__Work required__: How many lines of the listing below contain the word "equipment"? Reply with the number alone.

┌──

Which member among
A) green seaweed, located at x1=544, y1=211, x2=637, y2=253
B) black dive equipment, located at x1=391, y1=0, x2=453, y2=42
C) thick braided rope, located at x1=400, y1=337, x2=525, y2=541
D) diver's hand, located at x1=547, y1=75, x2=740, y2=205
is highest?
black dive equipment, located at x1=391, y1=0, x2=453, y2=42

└──

__Reply to the task__: 2